(Scene-based reasoning records)
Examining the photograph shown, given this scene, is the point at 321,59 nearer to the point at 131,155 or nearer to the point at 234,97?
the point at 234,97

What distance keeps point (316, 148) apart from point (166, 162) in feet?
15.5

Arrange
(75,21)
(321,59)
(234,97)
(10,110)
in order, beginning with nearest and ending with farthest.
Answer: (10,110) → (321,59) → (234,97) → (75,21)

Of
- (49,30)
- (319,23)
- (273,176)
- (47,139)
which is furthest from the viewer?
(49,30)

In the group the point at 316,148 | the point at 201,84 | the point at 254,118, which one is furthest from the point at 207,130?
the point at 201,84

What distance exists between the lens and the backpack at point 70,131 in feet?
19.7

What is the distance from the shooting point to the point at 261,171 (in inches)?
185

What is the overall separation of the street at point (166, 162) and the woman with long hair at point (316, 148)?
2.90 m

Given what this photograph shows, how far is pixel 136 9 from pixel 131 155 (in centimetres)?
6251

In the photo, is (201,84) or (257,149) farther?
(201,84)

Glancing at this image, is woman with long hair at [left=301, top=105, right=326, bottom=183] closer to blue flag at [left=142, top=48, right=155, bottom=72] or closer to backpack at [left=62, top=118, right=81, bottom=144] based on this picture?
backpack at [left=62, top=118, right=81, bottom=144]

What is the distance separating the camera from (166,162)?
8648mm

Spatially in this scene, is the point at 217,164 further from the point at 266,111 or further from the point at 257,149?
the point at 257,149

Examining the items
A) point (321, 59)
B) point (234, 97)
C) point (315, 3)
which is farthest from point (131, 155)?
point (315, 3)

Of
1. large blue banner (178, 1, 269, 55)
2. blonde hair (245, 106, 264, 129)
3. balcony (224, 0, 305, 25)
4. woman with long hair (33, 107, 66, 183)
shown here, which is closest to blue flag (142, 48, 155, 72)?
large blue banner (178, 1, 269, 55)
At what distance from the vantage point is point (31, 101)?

Given exercise:
Could you copy all of the records above word for word, leaving every line unchanged?

Written answer:
Examining the photograph shown, given this scene, is the point at 321,59 nearer to the point at 131,155 or nearer to the point at 234,97?
the point at 234,97

What distance keeps point (316, 148) apart from point (166, 162) in feet?
15.5

Arrange
(75,21)
(321,59)
(234,97)
(10,110)
in order, beginning with nearest and ending with farthest.
Answer: (10,110) → (321,59) → (234,97) → (75,21)

Of
- (49,30)
- (319,23)
- (273,176)
- (47,139)
which is furthest from the viewer?
(49,30)

In the group the point at 316,148 | the point at 201,84 | the point at 254,118, which one is furthest from the point at 207,130?
the point at 201,84

What distance exists between the lens and the backpack at point 70,131 in feet?
19.7

What is the distance from the shooting point to the point at 261,171 (in inches)?
185

What is the overall separation of the street at point (166, 162) and the woman with long hair at point (316, 148)?
2.90 m

Given what this photograph shows, how far is pixel 136 9 from pixel 131 155 (in centimetres)?
6251

In the photo, is (201,84) or (257,149) farther?
(201,84)

Glancing at this image, is woman with long hair at [left=301, top=105, right=326, bottom=183] closer to blue flag at [left=142, top=48, right=155, bottom=72] or closer to backpack at [left=62, top=118, right=81, bottom=144] based on this picture?
backpack at [left=62, top=118, right=81, bottom=144]

What is the distance separating the camera from (166,162)?
8648mm

Spatially in this scene, is the point at 217,164 further from the point at 266,111 or further from the point at 257,149?
the point at 257,149

Examining the items
A) point (321, 59)
B) point (234, 97)
C) point (315, 3)
which is farthest from point (131, 155)?
point (315, 3)

Of
1. large blue banner (178, 1, 269, 55)
2. blonde hair (245, 106, 264, 129)
3. balcony (224, 0, 305, 25)
4. woman with long hair (33, 107, 66, 183)
shown here, which is closest to blue flag (142, 48, 155, 72)?
large blue banner (178, 1, 269, 55)
At what distance from the vantage point is point (31, 101)?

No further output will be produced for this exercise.